What is needed
In the items below, change each "pine tree" to "fir tree" and write them all out again, with nothing else altered.

^^^^^^^^

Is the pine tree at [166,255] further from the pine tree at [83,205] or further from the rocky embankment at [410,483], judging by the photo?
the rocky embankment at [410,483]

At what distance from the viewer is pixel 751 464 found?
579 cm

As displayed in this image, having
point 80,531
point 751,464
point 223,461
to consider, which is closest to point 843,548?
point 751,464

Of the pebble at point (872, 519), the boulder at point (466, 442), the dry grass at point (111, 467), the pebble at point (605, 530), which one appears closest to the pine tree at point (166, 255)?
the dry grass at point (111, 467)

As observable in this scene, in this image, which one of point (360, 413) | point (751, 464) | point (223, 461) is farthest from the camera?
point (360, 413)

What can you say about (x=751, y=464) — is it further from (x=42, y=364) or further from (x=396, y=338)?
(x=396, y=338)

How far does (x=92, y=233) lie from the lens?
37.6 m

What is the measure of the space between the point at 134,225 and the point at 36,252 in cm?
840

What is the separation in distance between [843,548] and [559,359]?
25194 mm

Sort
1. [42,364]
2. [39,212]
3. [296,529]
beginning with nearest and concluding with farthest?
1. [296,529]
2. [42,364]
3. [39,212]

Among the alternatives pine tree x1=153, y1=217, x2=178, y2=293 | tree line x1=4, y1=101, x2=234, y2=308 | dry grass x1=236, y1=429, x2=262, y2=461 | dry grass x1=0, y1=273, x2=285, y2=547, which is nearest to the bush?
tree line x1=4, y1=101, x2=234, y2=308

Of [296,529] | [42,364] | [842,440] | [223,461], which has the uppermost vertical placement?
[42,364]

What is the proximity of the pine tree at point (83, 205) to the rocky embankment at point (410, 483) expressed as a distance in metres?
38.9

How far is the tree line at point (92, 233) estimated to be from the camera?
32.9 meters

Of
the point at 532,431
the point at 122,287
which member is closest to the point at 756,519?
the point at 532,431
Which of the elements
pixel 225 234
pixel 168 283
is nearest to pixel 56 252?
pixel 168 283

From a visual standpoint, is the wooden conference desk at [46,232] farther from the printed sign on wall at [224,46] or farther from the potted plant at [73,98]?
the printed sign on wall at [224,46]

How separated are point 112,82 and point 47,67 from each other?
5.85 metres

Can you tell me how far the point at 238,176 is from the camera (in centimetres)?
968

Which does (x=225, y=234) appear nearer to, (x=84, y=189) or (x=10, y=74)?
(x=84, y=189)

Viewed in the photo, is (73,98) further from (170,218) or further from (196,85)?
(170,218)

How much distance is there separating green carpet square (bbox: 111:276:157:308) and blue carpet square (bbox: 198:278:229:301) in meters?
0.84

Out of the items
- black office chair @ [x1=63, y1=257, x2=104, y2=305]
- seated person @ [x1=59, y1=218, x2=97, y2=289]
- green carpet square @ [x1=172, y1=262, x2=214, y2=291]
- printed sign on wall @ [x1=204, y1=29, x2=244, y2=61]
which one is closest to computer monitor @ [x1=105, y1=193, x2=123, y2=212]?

^^^^^^^^

Answer to the task
Is the fir tree at [166,255] further from the fir tree at [83,205] or further from the rocky embankment at [410,483], judging by the photo?
the rocky embankment at [410,483]

At what distance from the viewer is pixel 751 464 found?
579 cm

As displayed in this image, having
point 80,531
point 751,464
point 223,461
to consider, which is closest to point 843,548?
point 751,464

Of the pebble at point (872, 519), the boulder at point (466, 442), the dry grass at point (111, 467), the pebble at point (605, 530), which one appears closest to the fir tree at point (166, 255)?
the dry grass at point (111, 467)

As observable in this scene, in this image, which one of point (360, 413) | point (751, 464) | point (223, 461) is farthest from the camera?
point (360, 413)

What can you say about (x=751, y=464) — is it further from (x=42, y=364) or further from (x=396, y=338)?
(x=396, y=338)

How far does (x=92, y=233) lie from the lens?
37.6 m

What is the measure of the space between the point at 134,225 and the point at 36,252 in cm?
840

What is the separation in distance between [843,548] and [559,359]?
25194 mm

Sort
1. [42,364]
2. [39,212]
3. [296,529]
beginning with nearest and concluding with farthest?
1. [296,529]
2. [42,364]
3. [39,212]

Among the alternatives fir tree x1=153, y1=217, x2=178, y2=293 | tree line x1=4, y1=101, x2=234, y2=308 | dry grass x1=236, y1=429, x2=262, y2=461 | dry grass x1=0, y1=273, x2=285, y2=547, which is nearest to the bush?
tree line x1=4, y1=101, x2=234, y2=308

Of [296,529] | [42,364] | [842,440] | [223,461], which has the uppermost vertical placement?
[42,364]

What is the proximity of the fir tree at point (83, 205) to the rocky embankment at point (410, 483) expressed as a distance in metres?
38.9

How far is the tree line at point (92, 233) estimated to be from the camera?
32.9 meters

Of
the point at 532,431
the point at 122,287
which member is closest to the point at 756,519?
the point at 532,431
Which of the elements
pixel 225 234
pixel 168 283
is nearest to pixel 56 252?
pixel 168 283

From a visual standpoint, is the wooden conference desk at [46,232] farther from the printed sign on wall at [224,46] or farther from the potted plant at [73,98]?
the printed sign on wall at [224,46]

How separated are point 112,82 and point 47,67 from each other?
5.85 metres

Can you tell me how far the point at 238,176 is from the camera (in centimetres)?
968

Which does (x=225, y=234) appear nearer to, (x=84, y=189) or (x=10, y=74)?
(x=84, y=189)

Viewed in the photo, is (73,98) further from (170,218) or further from (196,85)?
(170,218)

How much distance is there separating green carpet square (bbox: 111:276:157:308) and blue carpet square (bbox: 198:278:229:301) in meters?
0.84

Out of the items
- black office chair @ [x1=63, y1=257, x2=104, y2=305]
- seated person @ [x1=59, y1=218, x2=97, y2=289]
- green carpet square @ [x1=172, y1=262, x2=214, y2=291]
- printed sign on wall @ [x1=204, y1=29, x2=244, y2=61]
which one is closest to computer monitor @ [x1=105, y1=193, x2=123, y2=212]?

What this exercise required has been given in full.